**WHAT IS NEEDED**. Write out all the records again, swapping each "dual monitor setup" for "pair of monitors" and keeping everything else unchanged.

**RECORDS TO PROCESS**.
* * *
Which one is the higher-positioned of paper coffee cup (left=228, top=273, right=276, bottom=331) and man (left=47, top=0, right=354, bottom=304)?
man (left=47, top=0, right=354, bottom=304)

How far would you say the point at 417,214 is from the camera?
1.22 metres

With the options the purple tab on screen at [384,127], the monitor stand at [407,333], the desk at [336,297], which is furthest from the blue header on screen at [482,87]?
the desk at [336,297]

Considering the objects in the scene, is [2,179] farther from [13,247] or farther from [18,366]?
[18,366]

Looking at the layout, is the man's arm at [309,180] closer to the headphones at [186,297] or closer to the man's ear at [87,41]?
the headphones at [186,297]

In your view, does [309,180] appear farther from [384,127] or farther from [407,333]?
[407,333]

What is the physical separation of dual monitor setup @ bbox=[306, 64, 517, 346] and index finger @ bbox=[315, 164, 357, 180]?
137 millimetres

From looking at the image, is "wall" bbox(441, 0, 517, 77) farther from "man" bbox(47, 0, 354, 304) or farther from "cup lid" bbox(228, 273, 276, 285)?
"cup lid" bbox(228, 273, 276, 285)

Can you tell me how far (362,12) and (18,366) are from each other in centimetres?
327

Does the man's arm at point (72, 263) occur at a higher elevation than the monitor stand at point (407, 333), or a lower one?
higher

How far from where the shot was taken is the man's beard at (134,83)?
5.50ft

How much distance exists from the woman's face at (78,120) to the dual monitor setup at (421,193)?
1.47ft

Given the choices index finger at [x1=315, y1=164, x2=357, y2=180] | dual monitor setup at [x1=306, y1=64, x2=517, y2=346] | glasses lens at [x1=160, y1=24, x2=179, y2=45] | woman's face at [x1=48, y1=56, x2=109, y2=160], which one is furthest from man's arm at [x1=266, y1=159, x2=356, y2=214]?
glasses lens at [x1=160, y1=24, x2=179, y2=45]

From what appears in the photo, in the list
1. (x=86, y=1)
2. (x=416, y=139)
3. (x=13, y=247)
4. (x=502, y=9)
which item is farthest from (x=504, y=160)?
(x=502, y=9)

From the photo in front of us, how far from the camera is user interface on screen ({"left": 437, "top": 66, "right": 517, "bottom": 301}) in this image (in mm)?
* * *
**COMPLETED TASK**.
Which one is the higher-positioned of paper coffee cup (left=228, top=273, right=276, bottom=331) and man (left=47, top=0, right=354, bottom=304)?
man (left=47, top=0, right=354, bottom=304)

How far would you say the point at 417,214 is from the camera?
1.22 metres

With the options the purple tab on screen at [384,127], the monitor stand at [407,333], the desk at [336,297], which is furthest from the blue header on screen at [482,87]?
the desk at [336,297]

Considering the objects in the scene, is [2,179] farther from [13,247] or farther from [18,366]?
[18,366]

Looking at the layout, is the man's arm at [309,180] closer to the headphones at [186,297] or closer to the man's ear at [87,41]?
the headphones at [186,297]

In your view, does [309,180] appear farther from [384,127] or farther from [407,333]?
[407,333]

What is the physical separation of pair of monitors @ bbox=[306, 64, 517, 346] and index finger @ bbox=[315, 164, 357, 180]?
137 millimetres

From looking at the image, is "wall" bbox(441, 0, 517, 77) farther from "man" bbox(47, 0, 354, 304) or farther from "cup lid" bbox(228, 273, 276, 285)?
"cup lid" bbox(228, 273, 276, 285)

Can you tell me how far (362,12) and (18,366) are from each other in centimetres?
327

Does the man's arm at point (72, 263) occur at a higher elevation than the monitor stand at point (407, 333), or a lower one?
higher

How far from where the shot was taken is the man's beard at (134,83)?
5.50ft

How much distance exists from the woman's face at (78,120) to the pair of monitors at (421,193)?
1.47ft

Given the choices index finger at [x1=315, y1=164, x2=357, y2=180] | pair of monitors at [x1=306, y1=64, x2=517, y2=346] | glasses lens at [x1=160, y1=24, x2=179, y2=45] | woman's face at [x1=48, y1=56, x2=109, y2=160], which one is furthest from man's arm at [x1=266, y1=159, x2=356, y2=214]?
glasses lens at [x1=160, y1=24, x2=179, y2=45]

From what appears in the photo, in the list
1. (x=86, y=1)
2. (x=416, y=139)
3. (x=13, y=247)
4. (x=502, y=9)
which item is farthest from (x=504, y=160)?
(x=502, y=9)

From the photo in front of us, how far from the camera is user interface on screen ({"left": 437, "top": 66, "right": 517, "bottom": 301}) in this image (in mm)?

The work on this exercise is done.